6 releases
| new 0.2.0 | Dec 12, 2025 |
|---|---|
| 0.1.4 | Dec 1, 2025 |
| 0.1.3 | Nov 23, 2025 |
#1586 in Database interfaces
225KB
3K
SLoC
rigatoni-stores
State store implementations for Rigatoni ETL framework - persist resume tokens for fault tolerance.
Overview
State store implementations for persisting MongoDB change stream resume tokens, enabling fault-tolerant ETL pipelines with exactly-once or at-least-once semantics.
Supported Stores
Memory Store (Available)
- Fast - In-memory HashMap for development/testing
- Thread-safe - Uses
Arc<RwLock<HashMap>> - No persistence - Data lost on restart
File Store (Available)
- Persistent - JSON files on disk
- Human-readable - Easy to inspect and debug
- One file per collection - Organized storage
Redis Store (Available)
- Distributed - Share state across multiple pipeline instances
- Distributed Locking - Redis-based locking for horizontal scaling without duplicates
- Connection pooling - Efficient connection management with deadpool
- Production-ready - For multi-instance deployments
- TTL support - Optional token expiration
- Retry logic - Automatic retries with exponential backoff
Installation
[dependencies]
rigatoni-stores = { version = "0.2.0", features = ["memory", "file", "redis-store"] }
Available Features
memory- In-memory store (enabled by default)file- File-based store (enabled by default)redis-store- Redis store with connection pooling and retry logicall-stores- All store implementations
Quick Start
Memory Store (Development/Testing)
use rigatoni_stores::memory::MemoryStore;
#[tokio::main]
async fn main() -> Result<(), Box<dyn std::error::Error>> {
let store = MemoryStore::new();
// Use with Rigatoni pipeline
// let pipeline = Pipeline::with_store(config, destination, store).await?;
Ok(())
}
File Store (Persistent)
use rigatoni_stores::file::FileStore;
#[tokio::main]
async fn main() -> Result<(), Box<dyn std::error::Error>> {
// Stores resume tokens in ./state/ directory
let store = FileStore::new("./state").await?;
// Use with Rigatoni pipeline
// let pipeline = Pipeline::with_store(config, destination, store).await?;
Ok(())
}
Redis Store (Distributed)
use rigatoni_stores::redis::{RedisStore, RedisConfig};
use std::time::Duration;
#[tokio::main]
async fn main() -> Result<(), Box<dyn std::error::Error>> {
// Configure Redis with connection pooling and TTL
let config = RedisConfig::builder()
.url("redis://localhost:6379")
.pool_size(10)
.ttl(Duration::from_secs(7 * 24 * 60 * 60)) // 7 days
.max_retries(3)
.build()?;
let store = RedisStore::new(config).await?;
// Use with Rigatoni pipeline for distributed state
// let pipeline = Pipeline::with_store(config, destination, store).await?;
Ok(())
}
Redis Configuration Options
url- Redis connection URL (supportsredis://andrediss://schemes)pool_size- Connection pool size (default: 10)ttl- Optional expiration time for resume tokens (recommended: 7-30 days)max_retries- Maximum retry attempts for transient errors (default: 3)connection_timeout- Connection timeout duration (default: 5 seconds)

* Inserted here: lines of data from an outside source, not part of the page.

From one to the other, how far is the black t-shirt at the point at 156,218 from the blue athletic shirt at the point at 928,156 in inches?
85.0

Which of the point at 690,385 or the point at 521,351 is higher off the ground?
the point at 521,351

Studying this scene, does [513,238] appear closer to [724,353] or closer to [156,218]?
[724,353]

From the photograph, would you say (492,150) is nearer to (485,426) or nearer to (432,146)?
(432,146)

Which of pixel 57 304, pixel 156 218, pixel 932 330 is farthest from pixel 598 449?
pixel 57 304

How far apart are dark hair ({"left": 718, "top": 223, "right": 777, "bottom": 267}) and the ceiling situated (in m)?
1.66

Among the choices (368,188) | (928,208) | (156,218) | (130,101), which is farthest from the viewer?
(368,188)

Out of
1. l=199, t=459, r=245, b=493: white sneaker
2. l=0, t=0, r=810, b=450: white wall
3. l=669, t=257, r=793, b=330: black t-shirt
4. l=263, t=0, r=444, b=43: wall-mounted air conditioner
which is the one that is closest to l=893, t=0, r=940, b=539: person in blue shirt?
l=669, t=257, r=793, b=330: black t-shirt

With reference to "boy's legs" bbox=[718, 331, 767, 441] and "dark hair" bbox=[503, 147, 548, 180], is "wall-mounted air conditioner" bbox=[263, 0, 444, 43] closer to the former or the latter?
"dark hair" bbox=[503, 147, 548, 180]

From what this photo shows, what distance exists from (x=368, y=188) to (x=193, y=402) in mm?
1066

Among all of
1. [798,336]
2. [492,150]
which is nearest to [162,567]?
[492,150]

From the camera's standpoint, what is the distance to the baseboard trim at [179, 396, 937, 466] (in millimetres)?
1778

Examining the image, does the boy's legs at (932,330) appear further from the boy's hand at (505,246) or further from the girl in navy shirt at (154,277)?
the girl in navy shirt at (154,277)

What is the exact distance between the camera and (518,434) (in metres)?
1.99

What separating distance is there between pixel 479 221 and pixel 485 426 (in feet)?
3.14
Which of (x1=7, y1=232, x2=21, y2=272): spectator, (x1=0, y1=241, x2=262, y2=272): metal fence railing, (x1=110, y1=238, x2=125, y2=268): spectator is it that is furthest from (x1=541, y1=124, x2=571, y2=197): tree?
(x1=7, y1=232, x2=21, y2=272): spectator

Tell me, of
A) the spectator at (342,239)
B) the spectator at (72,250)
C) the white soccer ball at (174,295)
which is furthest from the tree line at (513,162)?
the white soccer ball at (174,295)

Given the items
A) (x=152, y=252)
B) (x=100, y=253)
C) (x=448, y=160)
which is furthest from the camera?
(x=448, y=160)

Note: Redis Cluster mode is not currently implemented. Use Redis Sentinel for high availability.
State Store Trait
All stores implement the StateStore trait from rigatoni-core:
use rigatoni_core::store::StateStore;
#[async_trait]
pub trait StateStore: Send + Sync {
/// Save a resume token for a collection
async fn save_resume_token(&self, collection: &str, token: Document)
-> Result<(), StateError>;
/// Load a resume token for a collection
async fn load_resume_token(&self, collection: &str)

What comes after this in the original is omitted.